In vitro cell proliferation and tube formation assays. (A) A line graph showing the proliferation of human U87 cells treated with Ab 38C2, cpAbs 38C2-3 and 38C2-4, and cp-bsAb 38C2-5 (left) (38C2-5 vs 38C2-3, p < 0.001; 38C2-5 vs 38C2-4, p < 0.001). Microscope image showing morphology of the human U87 cells on day 6 after cells were treated with Ab 38C2 or the chem-Abs (right). (B) 38C2-3, 38C2-4, and 38C2-5 inhibit HUVEC tube formation in vitro (left). Tube formation was quantified by comparing pixel tube number in each image by using the NIH Image program (right). The experiments were repeated three times. (38C2-5 vs 38C2-3, p < 0.001; 38C2-5 vs 38C2-4, p < 0.001.) Data are represented as mean ± SEM.

Figure 4.

In vivo tumor growth study. (A) Inhibition of primary MDA-MB-231 tumor growth by 38C2-5. Nude mice were treated with 125 μg of 38C2, 38C2-3, 38C2-4, or 38C2-5 on day 15, 20, 25, …, 50 after 15 days of MDA-MB-231 carcinoma challenge. Primary tumor volumes were measured by micro caliper measurements (volume = (1/2)(width)² × length) (n = 6 mice per group (38C2-5 vs 38C2-3, p < 0.01; 38C2-5 vs 38C2-4, p < 0.01)). (B) Immunofluorescence staining of MDA-MB-231 tumor tissue. Legumain and integrin αvβ3 are localized on MDA-MB-231 tumor cell surface. (C) Microvascular density quantified on tumor sections. Five sections from each mice and 4 mice from each treated group were examined. Number of microvessels per mm² was counted under a light microscope.

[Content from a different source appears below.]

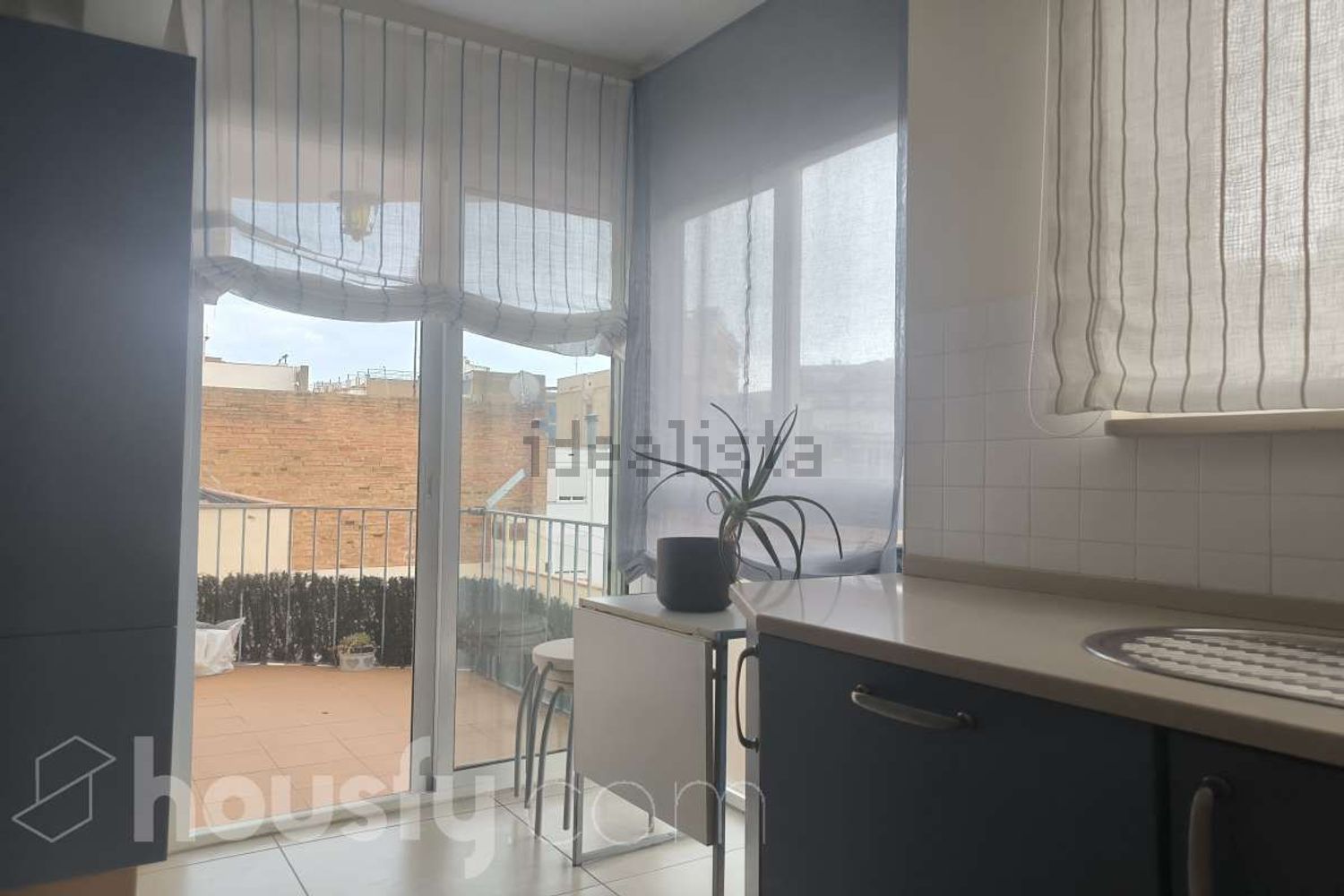 Piso de 91 m² en Tarragona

Scheme 1.. Production of a cpAb or cp-bsAb by Aldolase Ab Programming (AACP) Strategy Using a Fully Functionalized Antibody-Programming Agent (Ab-PA) or Precursors^a

^aAb PA or a functionalized linker (* stands for two different linker-functional groups) that can react covalently through a β-lactam (L) function with reactive lysine residues in the aldolase Ab binding sites yielding cpAb, cp-bsAb, and cpAb intermediates. CpAb intermediates further react with compounds (comp1/2) affording a cpAb or cp-bsAb. Linkers and Ab PAs can also react with Ab through the β-diketone (DK) or vinylketone (VK) function. (Ab, antibody. PA, programming agent: a compound fully functionalized with lactam, vinyl ketone, or diketone linker. LNK, linker. FG, functional group.).